There are commercial parasailing operations all over the world. Land-based parasailing has also been transformed into a competition sport in Europe. In land-based competition parasailing, the parasail is towed to maximum height behind a 4-wheel-drive vehicle. The driver then releases the tow line; the parasailer flies down to a target area in an accuracy competition.
The sport was developed in the early 1980s and has been very popular ever since. The first international competitions were held in the mid-1980s and continue annually to this day. Over the years, the competitions have grown in scope as well as the number of participants.
Paragliding is the recreational and competitive adventure sport of flying paragliders: lightweight, free-flying, foot-launched glider aircraft with no rigid primary structure. The pilot sits in a harness suspended below a fabric wing. Wing shape is maintained by the suspension lines, the pressure of air entering vents in the front of the wing, and the aerodynamic forces of the air flowing over the outside.

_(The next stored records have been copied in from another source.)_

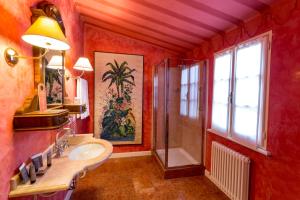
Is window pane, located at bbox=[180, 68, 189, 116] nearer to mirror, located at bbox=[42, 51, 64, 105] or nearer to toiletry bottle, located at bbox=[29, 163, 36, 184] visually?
mirror, located at bbox=[42, 51, 64, 105]

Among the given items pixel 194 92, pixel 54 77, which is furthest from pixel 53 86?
pixel 194 92

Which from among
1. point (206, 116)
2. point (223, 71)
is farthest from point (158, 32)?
point (206, 116)

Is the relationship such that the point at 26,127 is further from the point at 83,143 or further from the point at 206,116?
the point at 206,116

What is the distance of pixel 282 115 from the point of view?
1.54 meters

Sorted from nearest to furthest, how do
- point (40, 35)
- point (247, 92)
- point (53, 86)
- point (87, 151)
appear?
point (40, 35)
point (53, 86)
point (87, 151)
point (247, 92)

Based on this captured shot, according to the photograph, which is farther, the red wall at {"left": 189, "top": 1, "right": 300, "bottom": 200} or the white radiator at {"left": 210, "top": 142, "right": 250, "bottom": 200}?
the white radiator at {"left": 210, "top": 142, "right": 250, "bottom": 200}

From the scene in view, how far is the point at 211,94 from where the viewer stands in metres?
2.70

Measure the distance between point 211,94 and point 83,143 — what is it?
2036mm

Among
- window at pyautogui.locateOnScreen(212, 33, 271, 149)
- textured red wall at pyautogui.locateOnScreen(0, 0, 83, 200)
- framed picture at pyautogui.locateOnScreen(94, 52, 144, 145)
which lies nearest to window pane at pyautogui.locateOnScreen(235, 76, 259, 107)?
window at pyautogui.locateOnScreen(212, 33, 271, 149)

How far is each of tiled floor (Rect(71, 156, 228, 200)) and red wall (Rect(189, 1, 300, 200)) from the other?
0.78m

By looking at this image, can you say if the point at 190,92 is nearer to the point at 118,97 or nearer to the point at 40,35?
the point at 118,97

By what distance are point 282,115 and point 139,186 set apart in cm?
208

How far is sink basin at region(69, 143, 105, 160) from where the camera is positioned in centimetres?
169

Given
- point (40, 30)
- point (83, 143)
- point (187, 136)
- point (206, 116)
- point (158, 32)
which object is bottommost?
point (187, 136)
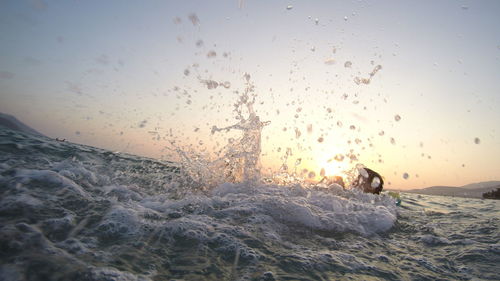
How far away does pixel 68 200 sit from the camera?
4.77m

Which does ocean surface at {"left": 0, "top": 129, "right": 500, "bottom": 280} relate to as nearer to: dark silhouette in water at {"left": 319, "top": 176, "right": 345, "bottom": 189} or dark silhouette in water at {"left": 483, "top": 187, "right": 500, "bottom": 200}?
dark silhouette in water at {"left": 319, "top": 176, "right": 345, "bottom": 189}

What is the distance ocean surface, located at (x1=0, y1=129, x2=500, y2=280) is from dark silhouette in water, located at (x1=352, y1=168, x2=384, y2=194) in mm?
4697

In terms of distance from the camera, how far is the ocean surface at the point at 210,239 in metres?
2.91

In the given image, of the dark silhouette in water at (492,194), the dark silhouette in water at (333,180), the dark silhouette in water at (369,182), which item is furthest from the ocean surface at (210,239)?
the dark silhouette in water at (492,194)

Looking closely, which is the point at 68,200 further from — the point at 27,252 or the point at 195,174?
the point at 195,174

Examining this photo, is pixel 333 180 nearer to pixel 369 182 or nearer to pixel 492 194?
pixel 369 182

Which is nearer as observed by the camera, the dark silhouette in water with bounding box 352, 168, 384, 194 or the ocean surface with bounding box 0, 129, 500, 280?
the ocean surface with bounding box 0, 129, 500, 280

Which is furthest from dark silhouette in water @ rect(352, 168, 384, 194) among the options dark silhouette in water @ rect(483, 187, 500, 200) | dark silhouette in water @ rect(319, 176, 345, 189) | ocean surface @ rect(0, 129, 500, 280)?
dark silhouette in water @ rect(483, 187, 500, 200)

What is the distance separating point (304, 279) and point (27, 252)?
2.82 metres

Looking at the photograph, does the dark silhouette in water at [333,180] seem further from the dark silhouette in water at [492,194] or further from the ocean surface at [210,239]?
the dark silhouette in water at [492,194]

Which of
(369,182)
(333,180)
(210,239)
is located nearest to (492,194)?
(369,182)

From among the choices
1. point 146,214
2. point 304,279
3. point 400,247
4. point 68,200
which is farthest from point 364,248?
point 68,200

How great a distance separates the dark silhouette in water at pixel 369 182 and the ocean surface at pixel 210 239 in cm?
470

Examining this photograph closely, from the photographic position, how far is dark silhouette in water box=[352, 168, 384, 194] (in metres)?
11.6
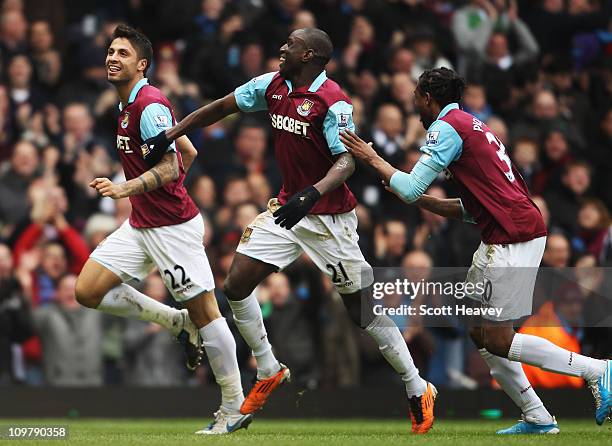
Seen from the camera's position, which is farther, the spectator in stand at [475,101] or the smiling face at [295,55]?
the spectator in stand at [475,101]

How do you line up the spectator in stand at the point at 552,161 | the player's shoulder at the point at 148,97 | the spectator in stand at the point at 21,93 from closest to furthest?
the player's shoulder at the point at 148,97 < the spectator in stand at the point at 552,161 < the spectator in stand at the point at 21,93

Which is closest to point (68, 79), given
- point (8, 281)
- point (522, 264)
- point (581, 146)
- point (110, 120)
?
point (110, 120)

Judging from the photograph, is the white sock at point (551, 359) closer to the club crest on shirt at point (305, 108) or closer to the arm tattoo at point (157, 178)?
the club crest on shirt at point (305, 108)

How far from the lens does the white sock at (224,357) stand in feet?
33.2

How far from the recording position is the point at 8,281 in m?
13.6

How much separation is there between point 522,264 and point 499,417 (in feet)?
13.5

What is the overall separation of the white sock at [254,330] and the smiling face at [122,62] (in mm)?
1834

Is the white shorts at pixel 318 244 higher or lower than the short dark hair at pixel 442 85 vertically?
lower

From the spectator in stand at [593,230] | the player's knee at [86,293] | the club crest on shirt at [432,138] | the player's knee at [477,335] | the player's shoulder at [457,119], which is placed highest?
the player's shoulder at [457,119]

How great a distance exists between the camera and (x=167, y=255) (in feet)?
33.2

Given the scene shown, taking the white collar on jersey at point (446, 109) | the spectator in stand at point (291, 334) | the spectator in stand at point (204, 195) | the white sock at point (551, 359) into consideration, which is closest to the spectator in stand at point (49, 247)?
the spectator in stand at point (204, 195)

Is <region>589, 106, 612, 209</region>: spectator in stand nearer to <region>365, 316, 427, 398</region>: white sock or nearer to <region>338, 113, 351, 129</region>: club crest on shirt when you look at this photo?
<region>365, 316, 427, 398</region>: white sock

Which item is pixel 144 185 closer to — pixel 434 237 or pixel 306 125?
pixel 306 125

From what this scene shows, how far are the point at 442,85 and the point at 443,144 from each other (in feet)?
1.58
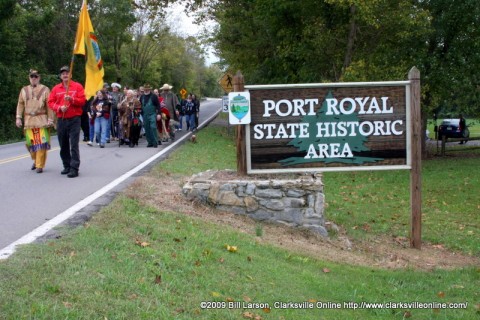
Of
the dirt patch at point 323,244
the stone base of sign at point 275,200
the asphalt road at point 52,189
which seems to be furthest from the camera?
the stone base of sign at point 275,200

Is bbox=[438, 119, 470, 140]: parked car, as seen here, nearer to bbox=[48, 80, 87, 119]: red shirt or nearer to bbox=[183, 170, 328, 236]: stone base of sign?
bbox=[48, 80, 87, 119]: red shirt

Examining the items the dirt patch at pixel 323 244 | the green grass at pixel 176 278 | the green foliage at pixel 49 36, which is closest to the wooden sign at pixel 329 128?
the dirt patch at pixel 323 244

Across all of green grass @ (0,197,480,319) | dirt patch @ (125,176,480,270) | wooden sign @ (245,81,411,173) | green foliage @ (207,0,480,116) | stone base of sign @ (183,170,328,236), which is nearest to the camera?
green grass @ (0,197,480,319)

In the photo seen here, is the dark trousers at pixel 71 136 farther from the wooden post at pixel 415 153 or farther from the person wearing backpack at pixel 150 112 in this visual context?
the person wearing backpack at pixel 150 112

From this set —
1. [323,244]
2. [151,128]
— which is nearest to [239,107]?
[323,244]

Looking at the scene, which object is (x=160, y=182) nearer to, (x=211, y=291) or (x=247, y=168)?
(x=247, y=168)

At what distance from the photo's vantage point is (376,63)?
71.6 ft

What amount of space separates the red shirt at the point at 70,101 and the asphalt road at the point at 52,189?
1167 mm

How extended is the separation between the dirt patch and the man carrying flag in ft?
5.94

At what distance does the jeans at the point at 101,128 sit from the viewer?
18.5 meters

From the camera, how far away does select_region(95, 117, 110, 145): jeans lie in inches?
730

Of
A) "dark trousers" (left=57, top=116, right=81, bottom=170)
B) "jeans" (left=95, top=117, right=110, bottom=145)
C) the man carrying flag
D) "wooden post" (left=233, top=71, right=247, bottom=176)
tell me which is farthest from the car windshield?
"wooden post" (left=233, top=71, right=247, bottom=176)

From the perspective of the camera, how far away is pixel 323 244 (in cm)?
895

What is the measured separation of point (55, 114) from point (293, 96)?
4654mm
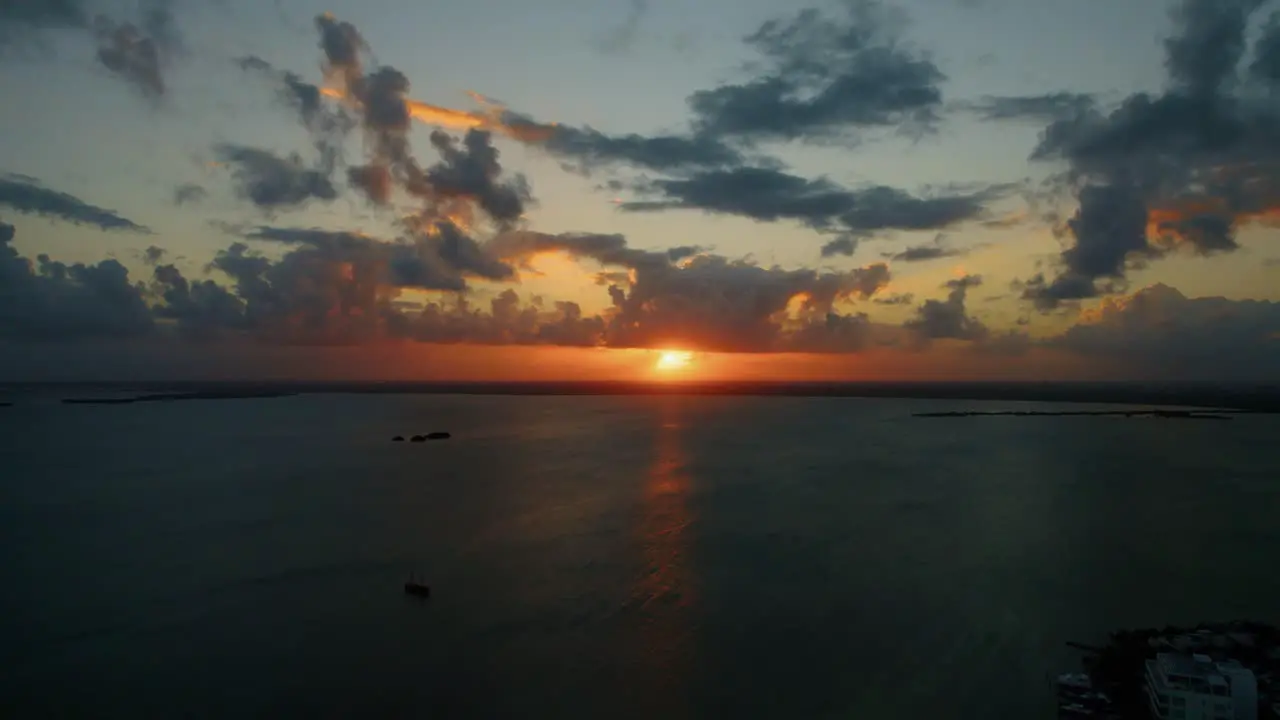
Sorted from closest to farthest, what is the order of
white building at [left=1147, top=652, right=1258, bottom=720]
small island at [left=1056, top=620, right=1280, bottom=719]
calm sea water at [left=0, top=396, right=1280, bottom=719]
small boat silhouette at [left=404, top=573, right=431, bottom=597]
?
white building at [left=1147, top=652, right=1258, bottom=720]
small island at [left=1056, top=620, right=1280, bottom=719]
calm sea water at [left=0, top=396, right=1280, bottom=719]
small boat silhouette at [left=404, top=573, right=431, bottom=597]

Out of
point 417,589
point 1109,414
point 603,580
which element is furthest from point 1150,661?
point 1109,414

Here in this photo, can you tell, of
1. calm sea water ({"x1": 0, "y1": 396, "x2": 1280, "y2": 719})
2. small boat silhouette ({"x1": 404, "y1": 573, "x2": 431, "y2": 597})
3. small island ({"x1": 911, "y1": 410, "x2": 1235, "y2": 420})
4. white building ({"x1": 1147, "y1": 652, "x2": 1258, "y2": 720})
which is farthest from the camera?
small island ({"x1": 911, "y1": 410, "x2": 1235, "y2": 420})

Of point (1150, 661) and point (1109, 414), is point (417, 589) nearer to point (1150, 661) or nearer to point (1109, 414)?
point (1150, 661)

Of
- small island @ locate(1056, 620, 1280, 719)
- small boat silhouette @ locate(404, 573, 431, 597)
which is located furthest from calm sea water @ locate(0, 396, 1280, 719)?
small island @ locate(1056, 620, 1280, 719)

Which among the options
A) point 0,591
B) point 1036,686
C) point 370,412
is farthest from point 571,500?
point 370,412

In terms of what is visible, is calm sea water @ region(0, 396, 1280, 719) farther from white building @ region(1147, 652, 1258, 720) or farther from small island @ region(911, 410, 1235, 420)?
small island @ region(911, 410, 1235, 420)

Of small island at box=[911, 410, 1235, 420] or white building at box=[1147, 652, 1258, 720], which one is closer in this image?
white building at box=[1147, 652, 1258, 720]
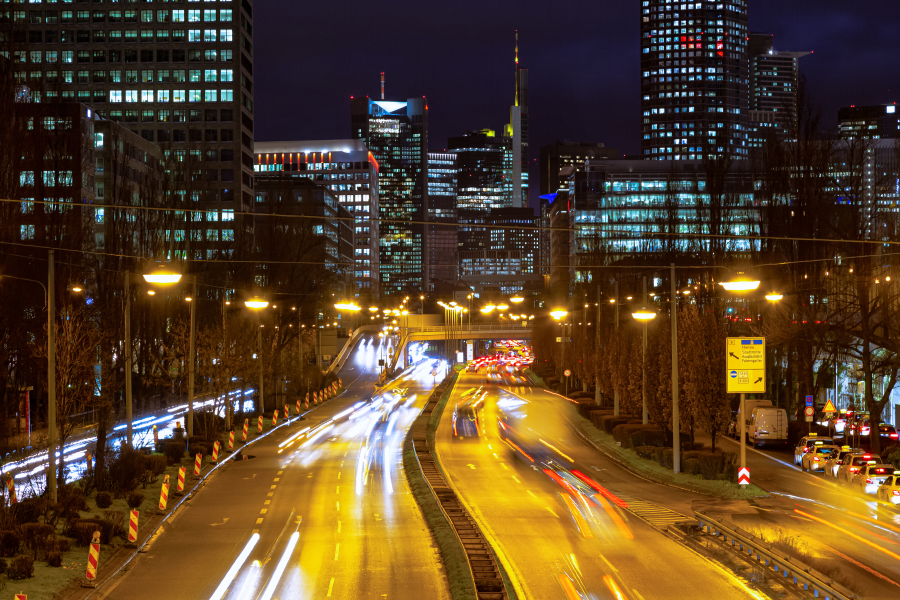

Despite not using an engine, paraglider flights can last many hours and cover many hundreds of kilometres, though flights of one to two hours and covering some tens of kilometres are more the norm. By skillful exploitation of sources of lift, the pilot may gain height, often climbing to altitudes of a few thousand metres.
A recreational activity where a person is towed behind a vehicle (usually a boat) while attached to a specially designed parachute, known as a parasail.
The sport of gliding with a paraglider.
The use of a paraglider in other settings, such as surveillance or military applications.